▶ [Brief 1]:
List the areas that, according to the news article about Ohio's addiction crisis, the House resolution urged the governor to direct state money toward.
▶ [Brief 2]:
Write the next few sentences of the news article about Ohio's addiction crisis, picking up after its final sentence.

▶ [Extract]:
------
Lawmakers want public health emergency declared for addiction crisis

opioid-emergency

COLUMBUS (WCMH) — Some Ohio lawmakers want Governor John Kasich to declare a public health emergency to deal with the ongoing addiction crisis in Ohio.

In a bipartisan resolution, House Resolution 510, some members of the House urged Kasich to direct state money toward research, prevention, education and treatment.

Representative Hearcel Craig, one of the resolution’s cosponsors, said the state needs to take a unified approach to deal with the crisis, which he called a “life-or-death issue.”

“Eight people are dying every single day,” Craig said. “And when we say that this is a crisis, that’s not hyperbole.”

Emmalee Kalmbach, the press secretary for the governor’s office, said that “there is no specific authority under Ohio law to declare a ‘public health’ emergency,” noting that the governor “may declare an emergency for a variety of reasons (including for public health) to authorize certain actions not granted in stature and rules without an emergency declaration.”

As some lawmakers have pointed out, that included an order this past summer for the Republican National Convention in Cleveland.
------
▶ [Data section]:
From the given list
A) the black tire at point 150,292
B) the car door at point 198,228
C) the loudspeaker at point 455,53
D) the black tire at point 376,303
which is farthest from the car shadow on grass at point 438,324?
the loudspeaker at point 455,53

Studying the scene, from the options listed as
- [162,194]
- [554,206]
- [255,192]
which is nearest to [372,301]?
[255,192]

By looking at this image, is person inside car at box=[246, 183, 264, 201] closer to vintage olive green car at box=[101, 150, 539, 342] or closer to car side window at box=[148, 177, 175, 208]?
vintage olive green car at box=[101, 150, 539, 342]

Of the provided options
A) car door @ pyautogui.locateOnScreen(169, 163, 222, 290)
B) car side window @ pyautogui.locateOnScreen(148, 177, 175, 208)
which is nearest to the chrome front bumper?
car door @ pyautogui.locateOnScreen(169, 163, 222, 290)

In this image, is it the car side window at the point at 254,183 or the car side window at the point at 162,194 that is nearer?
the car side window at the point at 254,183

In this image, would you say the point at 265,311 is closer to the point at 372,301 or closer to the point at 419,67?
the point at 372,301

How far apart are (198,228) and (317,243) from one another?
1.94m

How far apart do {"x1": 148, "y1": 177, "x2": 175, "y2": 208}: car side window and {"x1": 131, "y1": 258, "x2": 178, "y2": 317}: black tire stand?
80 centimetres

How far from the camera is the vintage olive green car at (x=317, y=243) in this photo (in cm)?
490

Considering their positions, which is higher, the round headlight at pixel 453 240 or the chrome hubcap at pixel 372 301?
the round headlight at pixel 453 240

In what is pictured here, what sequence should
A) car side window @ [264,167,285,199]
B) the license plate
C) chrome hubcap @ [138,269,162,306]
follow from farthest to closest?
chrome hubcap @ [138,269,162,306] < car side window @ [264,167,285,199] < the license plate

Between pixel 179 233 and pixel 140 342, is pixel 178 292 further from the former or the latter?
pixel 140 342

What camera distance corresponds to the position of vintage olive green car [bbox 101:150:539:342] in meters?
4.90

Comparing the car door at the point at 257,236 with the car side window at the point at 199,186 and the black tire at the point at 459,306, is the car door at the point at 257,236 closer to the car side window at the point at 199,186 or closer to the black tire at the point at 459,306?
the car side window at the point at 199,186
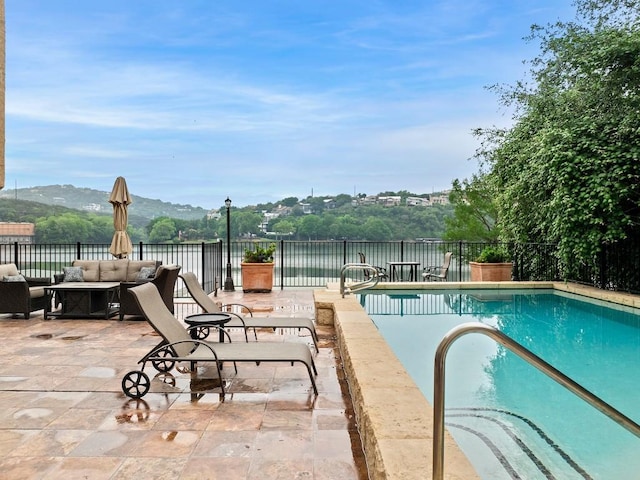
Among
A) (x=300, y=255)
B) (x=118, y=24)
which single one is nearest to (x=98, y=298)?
(x=300, y=255)

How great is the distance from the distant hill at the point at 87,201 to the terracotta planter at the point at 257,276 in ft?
21.6

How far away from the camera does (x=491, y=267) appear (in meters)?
12.7

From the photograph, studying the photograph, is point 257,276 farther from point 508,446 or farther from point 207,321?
point 508,446

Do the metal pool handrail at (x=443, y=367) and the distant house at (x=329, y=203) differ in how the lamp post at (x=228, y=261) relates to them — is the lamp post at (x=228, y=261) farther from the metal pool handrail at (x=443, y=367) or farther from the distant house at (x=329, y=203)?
the metal pool handrail at (x=443, y=367)

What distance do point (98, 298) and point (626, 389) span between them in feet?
22.5

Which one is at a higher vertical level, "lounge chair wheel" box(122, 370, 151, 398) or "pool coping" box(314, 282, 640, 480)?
"pool coping" box(314, 282, 640, 480)

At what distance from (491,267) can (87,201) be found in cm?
1545

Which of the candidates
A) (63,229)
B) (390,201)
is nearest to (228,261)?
(63,229)

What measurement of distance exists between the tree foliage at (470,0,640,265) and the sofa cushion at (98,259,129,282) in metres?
8.17

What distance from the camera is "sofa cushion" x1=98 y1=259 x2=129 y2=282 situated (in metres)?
8.76

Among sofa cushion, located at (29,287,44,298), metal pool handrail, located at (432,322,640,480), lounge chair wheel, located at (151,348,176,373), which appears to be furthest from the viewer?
sofa cushion, located at (29,287,44,298)

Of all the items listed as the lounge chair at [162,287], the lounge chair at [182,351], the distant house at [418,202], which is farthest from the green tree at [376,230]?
the lounge chair at [182,351]

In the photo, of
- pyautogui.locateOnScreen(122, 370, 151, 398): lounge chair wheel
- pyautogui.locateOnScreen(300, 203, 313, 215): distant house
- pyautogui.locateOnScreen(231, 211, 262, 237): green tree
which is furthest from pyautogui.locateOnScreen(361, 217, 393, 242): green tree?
pyautogui.locateOnScreen(122, 370, 151, 398): lounge chair wheel

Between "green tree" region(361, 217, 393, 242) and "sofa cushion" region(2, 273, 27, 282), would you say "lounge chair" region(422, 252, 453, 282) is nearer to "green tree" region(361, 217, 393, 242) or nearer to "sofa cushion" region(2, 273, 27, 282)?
"green tree" region(361, 217, 393, 242)
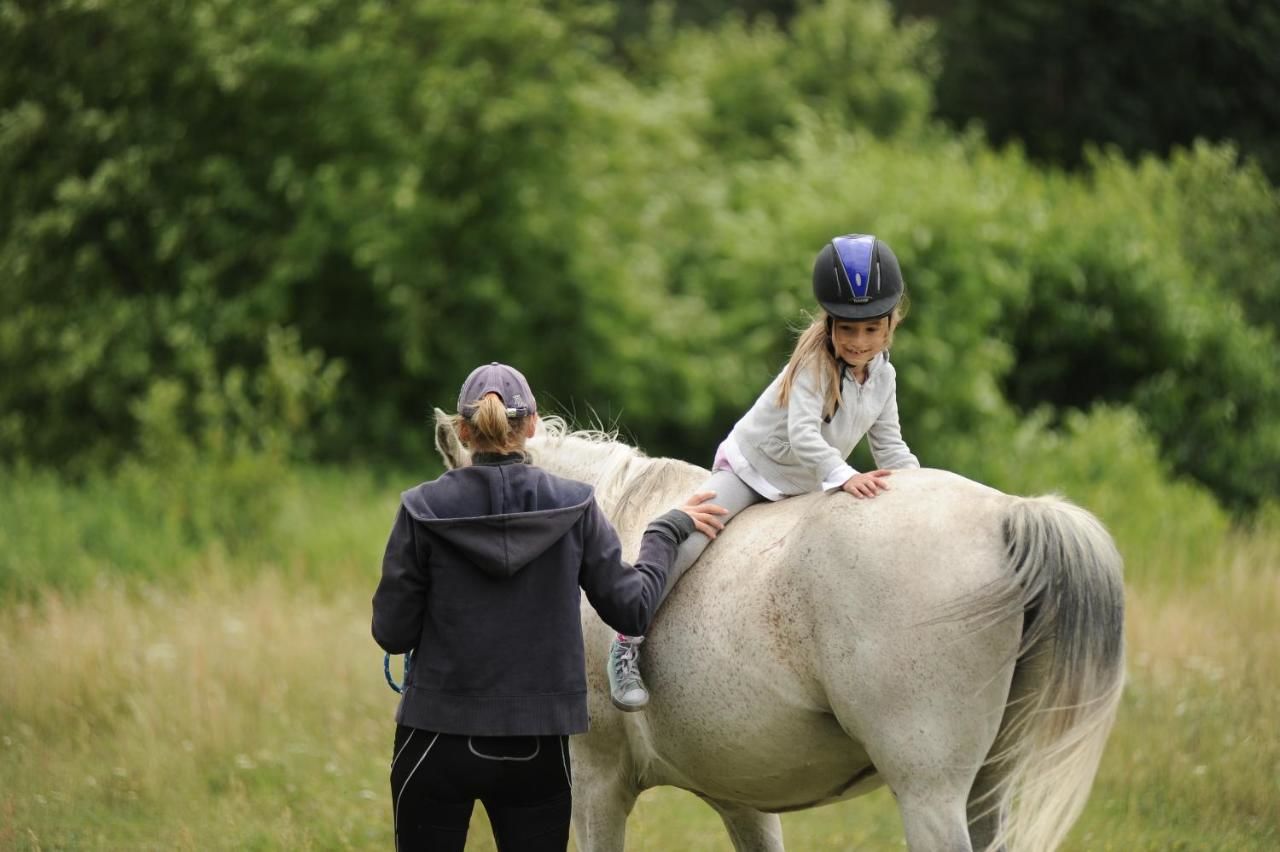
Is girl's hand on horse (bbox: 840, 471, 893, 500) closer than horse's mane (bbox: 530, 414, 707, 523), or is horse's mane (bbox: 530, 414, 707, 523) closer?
girl's hand on horse (bbox: 840, 471, 893, 500)

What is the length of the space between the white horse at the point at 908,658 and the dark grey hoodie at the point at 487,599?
558 mm

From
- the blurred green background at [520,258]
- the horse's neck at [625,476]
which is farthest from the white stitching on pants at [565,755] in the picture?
the blurred green background at [520,258]

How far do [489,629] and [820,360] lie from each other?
1.23m

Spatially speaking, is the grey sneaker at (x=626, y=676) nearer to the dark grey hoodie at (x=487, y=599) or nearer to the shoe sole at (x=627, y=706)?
the shoe sole at (x=627, y=706)

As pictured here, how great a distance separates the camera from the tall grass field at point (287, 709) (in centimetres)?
571

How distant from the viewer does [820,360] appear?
3.71 m

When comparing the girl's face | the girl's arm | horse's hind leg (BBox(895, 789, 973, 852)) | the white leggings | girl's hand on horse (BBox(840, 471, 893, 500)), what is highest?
the girl's face

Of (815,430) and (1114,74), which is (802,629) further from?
(1114,74)

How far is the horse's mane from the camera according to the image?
14.2ft

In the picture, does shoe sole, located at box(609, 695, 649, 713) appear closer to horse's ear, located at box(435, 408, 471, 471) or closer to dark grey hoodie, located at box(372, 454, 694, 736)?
dark grey hoodie, located at box(372, 454, 694, 736)

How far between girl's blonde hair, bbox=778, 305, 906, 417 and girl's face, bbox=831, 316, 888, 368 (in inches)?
1.1

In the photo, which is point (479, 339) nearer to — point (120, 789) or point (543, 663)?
point (120, 789)

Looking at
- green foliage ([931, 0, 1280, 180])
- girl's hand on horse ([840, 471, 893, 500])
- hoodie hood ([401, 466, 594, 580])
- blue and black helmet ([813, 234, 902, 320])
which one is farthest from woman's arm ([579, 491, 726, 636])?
green foliage ([931, 0, 1280, 180])

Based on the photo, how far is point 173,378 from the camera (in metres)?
14.9
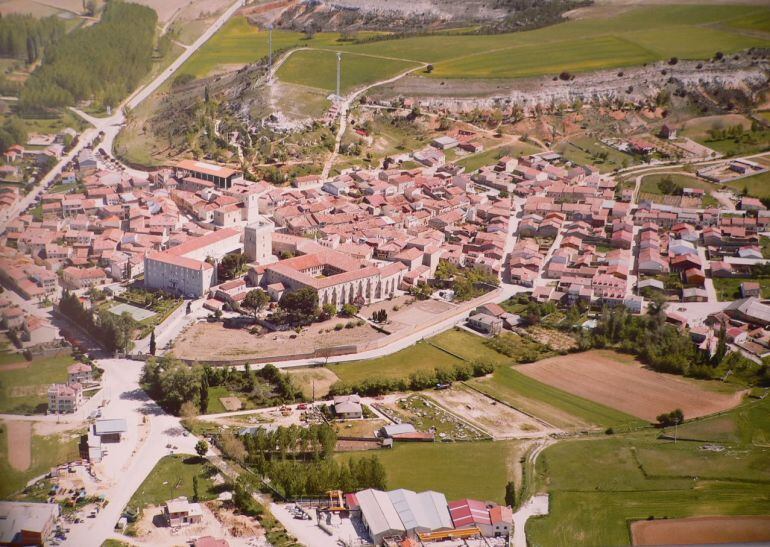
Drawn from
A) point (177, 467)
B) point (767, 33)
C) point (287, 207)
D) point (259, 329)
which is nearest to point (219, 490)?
point (177, 467)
------
▶ [Answer box 1]:
Research, prevention, education and treatment.

▶ [Answer box 2]:
Kalmbach also added, “However, even if the governor were able to issue a ‘public health’ alert/notice/advisory, there isn’t [a] faucet of money that will automatically turn on and flow. At the end of the day, regardless the state of the issue, the governor is already treating this drug epidemic with a sense of urgency.”

The governor’s office and the state’s Department of Mental Health and Addiction Services said that the state has allotted close to $1 billion in fiscal year 2016 alone to fight the epidemic, from lifesaving doses of naloxone to Medicaid benefits for mental health and addiction.

But lawmakers such as Craig believe more can be done.

“This is a life-and-death issue that I believe that we’ve got to find the appropriate resources,” Craig said.